**TAREFA PROPOSTA**
Troque "reed bed" por "marsh grass" nos itens que vão da linha com "When looking at" até o fim, mantendo todo o resto igual. Reproduza apenas esse trecho.

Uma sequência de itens
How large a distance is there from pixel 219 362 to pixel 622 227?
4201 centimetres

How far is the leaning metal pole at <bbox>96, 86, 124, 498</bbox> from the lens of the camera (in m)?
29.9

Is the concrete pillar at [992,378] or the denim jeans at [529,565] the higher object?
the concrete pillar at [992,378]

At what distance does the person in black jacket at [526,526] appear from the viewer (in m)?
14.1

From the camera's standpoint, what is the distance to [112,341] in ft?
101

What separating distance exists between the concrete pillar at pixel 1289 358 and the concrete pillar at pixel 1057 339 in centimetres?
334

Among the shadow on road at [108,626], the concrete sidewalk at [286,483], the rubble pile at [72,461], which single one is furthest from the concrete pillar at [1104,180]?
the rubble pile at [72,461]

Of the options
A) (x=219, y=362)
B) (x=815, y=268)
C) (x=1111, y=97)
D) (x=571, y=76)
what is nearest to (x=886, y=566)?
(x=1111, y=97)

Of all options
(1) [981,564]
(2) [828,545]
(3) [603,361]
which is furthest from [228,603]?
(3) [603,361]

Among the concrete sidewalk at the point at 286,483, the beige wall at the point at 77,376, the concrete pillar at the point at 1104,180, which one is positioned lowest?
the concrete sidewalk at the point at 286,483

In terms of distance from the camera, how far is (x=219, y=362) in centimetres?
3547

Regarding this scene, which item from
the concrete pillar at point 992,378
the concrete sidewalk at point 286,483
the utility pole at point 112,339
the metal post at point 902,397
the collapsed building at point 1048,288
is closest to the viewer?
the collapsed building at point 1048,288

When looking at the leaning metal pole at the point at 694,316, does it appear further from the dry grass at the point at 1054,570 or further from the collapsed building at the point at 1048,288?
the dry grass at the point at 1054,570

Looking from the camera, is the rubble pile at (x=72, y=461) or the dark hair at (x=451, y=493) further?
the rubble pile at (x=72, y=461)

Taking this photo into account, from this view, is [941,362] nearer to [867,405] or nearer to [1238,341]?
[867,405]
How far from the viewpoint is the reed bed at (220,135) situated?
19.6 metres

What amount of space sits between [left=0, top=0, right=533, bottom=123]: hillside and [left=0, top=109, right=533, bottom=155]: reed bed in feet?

**RESULTADO FINAL**
When looking at the leaning metal pole at the point at 694,316, does it appear further from the dry grass at the point at 1054,570 or further from the collapsed building at the point at 1048,288?
the dry grass at the point at 1054,570

Looking from the camera, is the rubble pile at (x=72, y=461) or the dark hair at (x=451, y=493) further?
the rubble pile at (x=72, y=461)

Taking this photo into account, from this view, is [941,362] nearer to [867,405] or nearer to [1238,341]?
[867,405]
How far from the viewpoint is the marsh grass at (220,135) situated?
19.6 metres

What amount of space sits between [left=0, top=0, right=533, bottom=123]: hillside and [left=0, top=109, right=533, bottom=155]: marsh grass in feet?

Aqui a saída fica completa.